# Vector space model

A vector space model represents documents as vectors in a shared vector space. First, a vocabulary is created as a set of all words in the corpus. Then the vocabulary is alphabetically sorted into a list. Each document vector is represented as a Python list where each element is the count of the corresponding word in the vocab list. Once vectors are created for each document, cosine similarity can be calculated for pairs of documents. The python library numpy is used for the vector operations.

This notebook uses 4 texts on 4 subjects. Each text is divided into halves so that the corpus consists of 8 documents. The first part of the notebook shows how to create a vector space model from scratch in Python.
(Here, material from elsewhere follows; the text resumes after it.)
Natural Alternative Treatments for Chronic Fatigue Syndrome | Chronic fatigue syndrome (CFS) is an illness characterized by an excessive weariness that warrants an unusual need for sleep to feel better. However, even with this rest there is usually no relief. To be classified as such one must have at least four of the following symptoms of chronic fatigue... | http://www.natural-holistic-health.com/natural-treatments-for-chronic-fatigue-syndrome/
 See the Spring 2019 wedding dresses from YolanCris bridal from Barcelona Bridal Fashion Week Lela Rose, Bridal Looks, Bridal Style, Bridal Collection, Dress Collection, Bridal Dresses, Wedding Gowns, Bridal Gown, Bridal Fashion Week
The second part shows how to use vector operations in sklearn.

In [1]:
# imports
from nltk import word_tokenize
from nltk.stem import WordNetLemmatizer
wnl = WordNetLemmatizer()
from nltk.corpus import stopwords
stopwords = stopwords.words('english')
import re

In [2]:
# read each document and break each into 2 pieces
# create a list of docs
docs = []

with open('../school_texts/anat.txt', 'r') as f:
    doc_anat = f.read().lower()
    doc_anat = doc_anat.replace('\n', ' ')
    i = len(doc_anat)//2
    doc_anat1 = doc_anat[:i]
    doc_anat2 = doc_anat[i:]
    docs.append(word_tokenize(doc_anat1))
    docs.append(word_tokenize(doc_anat2))
    
with open('../school_texts/buslaw.txt', 'r') as f:
    doc_buslaw = f.read().lower()
    doc_buslaw = doc_buslaw.replace('\n', ' ')
    i = len(doc_buslaw)//2
    doc_buslaw1 = doc_buslaw[:i]
    doc_buslaw2 = doc_buslaw[i:]
    docs.append(word_tokenize(doc_buslaw1))
    docs.append(word_tokenize(doc_buslaw2))
    
with open('../school_texts/econ.txt', 'r') as f:
    doc_econ = f.read().lower()
    doc_econ = doc_econ.replace('\n', ' ')
    i = len(doc_econ)//2
    doc_econ1 = doc_econ[:i]
    doc_econ2 = doc_econ[i:]
    docs.append(word_tokenize(doc_econ1))
    docs.append(word_tokenize(doc_econ2))
    
with open('../school_texts/geog.txt', 'r') as f:
    doc_geog = f.read().lower()
    doc_geog = doc_geog.replace('\n', ' ')
    i = len(doc_geog)//2
    doc_geog1 = doc_geog[:i]
    doc_geog2 = doc_geog[i:]
    docs.append(word_tokenize(doc_geog1))
    docs.append(word_tokenize(doc_geog2))
    

In [3]:
# preprocess: remove non-alpha, remove stopwords, lemmatize
docs_preprocessed = [[wnl.lemmatize(w) for w in doc if w not in stopwords and w.isalpha()] for doc in docs]

In [4]:
vocab = set()
for doc in docs_preprocessed:
    doc_set = set(doc)
    vocab = vocab.union(doc_set)

vocab = sorted(list(vocab))
print('vocab length:', len(vocab)) 
vocab[:5]

vocab length: 3601


['abandoned', 'abdominal', 'abide', 'ability', 'able']

In [5]:
vectors = []
for doc in docs_preprocessed:
    vec = [doc.count(t) for t in vocab]
    vectors.append(vec)
print(vectors[0][:10])

[0, 4, 0, 0, 0, 0, 0, 0, 0, 1]


In [6]:
from numpy import dot
from numpy.linalg import norm

In [7]:
# function to compute cosine similarity
def cos_sim(v1, v2):
    return float(dot(v1, v2)) / (norm(v1) * norm(v2))

In [12]:
# compute cosine similarity for the first doc, paired with all docs
for i, vec in enumerate(vectors):
    print('cosine similarity anat1 and vector', i+1, '=', format(cos_sim(vectors[0], vec), '.2f'))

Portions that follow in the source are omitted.